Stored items
- Opening Delimiter -

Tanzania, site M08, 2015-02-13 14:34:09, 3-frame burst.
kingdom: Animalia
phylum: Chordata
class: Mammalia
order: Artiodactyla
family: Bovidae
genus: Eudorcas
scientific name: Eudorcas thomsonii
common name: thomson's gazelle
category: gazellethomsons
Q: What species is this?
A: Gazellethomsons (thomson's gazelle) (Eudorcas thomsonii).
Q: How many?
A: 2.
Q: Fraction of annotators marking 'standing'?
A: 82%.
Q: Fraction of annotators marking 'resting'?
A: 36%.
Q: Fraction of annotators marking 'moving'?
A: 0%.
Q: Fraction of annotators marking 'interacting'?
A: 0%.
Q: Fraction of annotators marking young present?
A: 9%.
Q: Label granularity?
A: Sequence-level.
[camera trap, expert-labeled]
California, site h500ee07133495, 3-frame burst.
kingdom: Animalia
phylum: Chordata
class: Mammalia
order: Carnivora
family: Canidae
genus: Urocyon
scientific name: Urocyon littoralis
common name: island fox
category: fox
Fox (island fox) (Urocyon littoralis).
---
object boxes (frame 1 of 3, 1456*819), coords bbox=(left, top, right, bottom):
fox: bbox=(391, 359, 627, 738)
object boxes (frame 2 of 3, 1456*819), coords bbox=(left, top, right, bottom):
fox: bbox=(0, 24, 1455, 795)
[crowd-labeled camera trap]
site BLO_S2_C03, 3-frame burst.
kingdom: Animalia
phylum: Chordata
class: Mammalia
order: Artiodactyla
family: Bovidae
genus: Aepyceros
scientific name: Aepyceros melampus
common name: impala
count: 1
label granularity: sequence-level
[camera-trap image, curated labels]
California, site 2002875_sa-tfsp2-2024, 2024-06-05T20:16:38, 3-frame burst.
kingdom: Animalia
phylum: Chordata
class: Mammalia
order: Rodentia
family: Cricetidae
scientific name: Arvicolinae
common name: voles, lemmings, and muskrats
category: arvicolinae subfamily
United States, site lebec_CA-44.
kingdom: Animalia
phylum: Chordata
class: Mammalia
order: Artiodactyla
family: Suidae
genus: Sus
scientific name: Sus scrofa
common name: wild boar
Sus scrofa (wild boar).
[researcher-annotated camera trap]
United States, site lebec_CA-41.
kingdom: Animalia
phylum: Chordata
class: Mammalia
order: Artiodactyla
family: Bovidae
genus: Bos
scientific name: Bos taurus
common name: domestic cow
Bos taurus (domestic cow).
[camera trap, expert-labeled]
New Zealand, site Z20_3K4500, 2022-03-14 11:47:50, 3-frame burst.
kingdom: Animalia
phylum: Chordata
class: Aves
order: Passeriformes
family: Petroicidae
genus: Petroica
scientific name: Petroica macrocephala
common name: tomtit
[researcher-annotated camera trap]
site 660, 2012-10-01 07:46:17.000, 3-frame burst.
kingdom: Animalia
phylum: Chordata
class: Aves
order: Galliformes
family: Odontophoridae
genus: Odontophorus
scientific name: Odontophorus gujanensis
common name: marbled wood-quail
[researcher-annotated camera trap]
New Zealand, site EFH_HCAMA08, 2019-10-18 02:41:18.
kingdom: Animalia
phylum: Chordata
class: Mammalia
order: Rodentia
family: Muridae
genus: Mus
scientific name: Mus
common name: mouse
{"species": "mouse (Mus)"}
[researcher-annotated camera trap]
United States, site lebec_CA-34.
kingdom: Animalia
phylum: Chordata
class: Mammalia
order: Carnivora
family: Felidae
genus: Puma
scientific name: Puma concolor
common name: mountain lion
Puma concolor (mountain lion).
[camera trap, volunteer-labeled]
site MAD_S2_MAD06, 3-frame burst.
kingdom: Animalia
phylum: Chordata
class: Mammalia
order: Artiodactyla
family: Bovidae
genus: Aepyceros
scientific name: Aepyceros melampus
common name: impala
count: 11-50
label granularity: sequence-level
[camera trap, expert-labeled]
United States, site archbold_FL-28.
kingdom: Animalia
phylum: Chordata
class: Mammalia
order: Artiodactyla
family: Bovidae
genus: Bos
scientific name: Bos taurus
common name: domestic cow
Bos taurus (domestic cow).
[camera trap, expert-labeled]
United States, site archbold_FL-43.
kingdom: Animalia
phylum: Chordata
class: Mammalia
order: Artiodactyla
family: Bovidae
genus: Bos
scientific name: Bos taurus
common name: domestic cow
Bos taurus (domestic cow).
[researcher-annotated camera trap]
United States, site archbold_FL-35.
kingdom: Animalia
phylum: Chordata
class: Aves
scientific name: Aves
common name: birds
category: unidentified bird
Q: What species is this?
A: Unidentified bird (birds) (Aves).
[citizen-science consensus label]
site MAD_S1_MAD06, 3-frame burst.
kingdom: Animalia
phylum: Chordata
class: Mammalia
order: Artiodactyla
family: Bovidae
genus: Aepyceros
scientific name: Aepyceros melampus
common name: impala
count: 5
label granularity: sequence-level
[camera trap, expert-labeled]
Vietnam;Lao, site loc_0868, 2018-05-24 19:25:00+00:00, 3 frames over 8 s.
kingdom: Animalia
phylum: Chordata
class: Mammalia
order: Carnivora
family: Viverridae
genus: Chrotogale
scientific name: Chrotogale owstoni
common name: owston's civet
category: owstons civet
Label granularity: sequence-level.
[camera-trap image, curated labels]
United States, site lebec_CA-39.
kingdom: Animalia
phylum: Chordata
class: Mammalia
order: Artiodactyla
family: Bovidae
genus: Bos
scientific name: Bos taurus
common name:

- Closing Delimiter -

> _Work to complete_: Would you output every record above exactly as it stands?

> _Task response_:
Tanzania, site M08, 2015-02-13 14:34:09, 3-frame burst.
kingdom: Animalia
phylum: Chordata
class: Mammalia
order: Artiodactyla
family: Bovidae
genus: Eudorcas
scientific name: Eudorcas thomsonii
common name: thomson's gazelle
category: gazellethomsons
Q: What species is this?
A: Gazellethomsons (thomson's gazelle) (Eudorcas thomsonii).
Q: How many?
A: 2.
Q: Fraction of annotators marking 'standing'?
A: 82%.
Q: Fraction of annotators marking 'resting'?
A: 36%.
Q: Fraction of annotators marking 'moving'?
A: 0%.
Q: Fraction of annotators marking 'interacting'?
A: 0%.
Q: Fraction of annotators marking young present?
A: 9%.
Q: Label granularity?
A: Sequence-level.
[camera trap, expert-labeled]
California, site h500ee07133495, 3-frame burst.
kingdom: Animalia
phylum: Chordata
class: Mammalia
order: Carnivora
family: Canidae
genus: Urocyon
scientific name: Urocyon littoralis
common name: island fox
category: fox
Fox (island fox) (Urocyon littoralis).
---
object boxes (frame 1 of 3, 1456*819), coords bbox=(left, top, right, bottom):
fox: bbox=(391, 359, 627, 738)
object boxes (frame 2 of 3, 1456*819), coords bbox=(left, top, right, bottom):
fox: bbox=(0, 24, 1455, 795)
[crowd-labeled camera trap]
site BLO_S2_C03, 3-frame burst.
kingdom: Animalia
phylum: Chordata
class: Mammalia
order: Artiodactyla
family: Bovidae
genus: Aepyceros
scientific name: Aepyceros melampus
common name: impala
count: 1
label granularity: sequence-level
[camera-trap image, curated labels]
California, site 2002875_sa-tfsp2-2024, 2024-06-05T20:16:38, 3-frame burst.
kingdom: Animalia
phylum: Chordata
class: Mammalia
order: Rodentia
family: Cricetidae
scientific name: Arvicolinae
common name: voles, lemmings, and muskrats
category: arvicolinae subfamily
United States, site lebec_CA-44.
kingdom: Animalia
phylum: Chordata
class: Mammalia
order: Artiodactyla
family: Suidae
genus: Sus
scientific name: Sus scrofa
common name: wild boar
Sus scrofa (wild boar).
[researcher-annotated camera trap]
United States, site lebec_CA-41.
kingdom: Animalia
phylum: Chordata
class: Mammalia
order: Artiodactyla
family: Bovidae
genus: Bos
scientific name: Bos taurus
common name: domestic cow
Bos taurus (domestic cow).
[camera trap, expert-labeled]
New Zealand, site Z20_3K4500, 2022-03-14 11:47:50, 3-frame burst.
kingdom: Animalia
phylum: Chordata
class: Aves
order: Passeriformes
family: Petroicidae
genus: Petroica
scientific name: Petroica macrocephala
common name: tomtit
[researcher-annotated camera trap]
site 660, 2012-10-01 07:46:17.000, 3-frame burst.
kingdom: Animalia
phylum: Chordata
class: Aves
order: Galliformes
family: Odontophoridae
genus: Odontophorus
scientific name: Odontophorus gujanensis
common name: marbled wood-quail
[researcher-annotated camera trap]
New Zealand, site EFH_HCAMA08, 2019-10-18 02:41:18.
kingdom: Animalia
phylum: Chordata
class: Mammalia
order: Rodentia
family: Muridae
genus: Mus
scientific name: Mus
common name: mouse
{"species": "mouse (Mus)"}
[researcher-annotated camera trap]
United States, site lebec_CA-34.
kingdom: Animalia
phylum: Chordata
class: Mammalia
order: Carnivora
family: Felidae
genus: Puma
scientific name: Puma concolor
common name: mountain lion
Puma concolor (mountain lion).
[camera trap, volunteer-labeled]
site MAD_S2_MAD06, 3-frame burst.
kingdom: Animalia
phylum: Chordata
class: Mammalia
order: Artiodactyla
family: Bovidae
genus: Aepyceros
scientific name: Aepyceros melampus
common name: impala
count: 11-50
label granularity: sequence-level
[camera trap, expert-labeled]
United States, site archbold_FL-28.
kingdom: Animalia
phylum: Chordata
class: Mammalia
order: Artiodactyla
family: Bovidae
genus: Bos
scientific name: Bos taurus
common name: domestic cow
Bos taurus (domestic cow).
[camera trap, expert-labeled]
United States, site archbold_FL-43.
kingdom: Animalia
phylum: Chordata
class: Mammalia
order: Artiodactyla
family: Bovidae
genus: Bos
scientific name: Bos taurus
common name: domestic cow
Bos taurus (domestic cow).
[researcher-annotated camera trap]
United States, site archbold_FL-35.
kingdom: Animalia
phylum: Chordata
class: Aves
scientific name: Aves
common name: birds
category: unidentified bird
Q: What species is this?
A: Unidentified bird (birds) (Aves).
[citizen-science consensus label]
site MAD_S1_MAD06, 3-frame burst.
kingdom: Animalia
phylum: Chordata
class: Mammalia
order: Artiodactyla
family: Bovidae
genus: Aepyceros
scientific name: Aepyceros melampus
common name: impala
count: 5
label granularity: sequence-level
[camera trap, expert-labeled]
Vietnam;Lao, site loc_0868, 2018-05-24 19:25:00+00:00, 3 frames over 8 s.
kingdom: Animalia
phylum: Chordata
class: Mammalia
order: Carnivora
family: Viverridae
genus: Chrotogale
scientific name: Chrotogale owstoni
common name: owston's civet
category: owstons civet
Label granularity: sequence-level.
[camera-trap image, curated labels]
United States, site lebec_CA-39.
kingdom: Animalia
phylum: Chordata
class: Mammalia
order: Artiodactyla
family: Bovidae
genus: Bos
scientific name: Bos taurus
common name:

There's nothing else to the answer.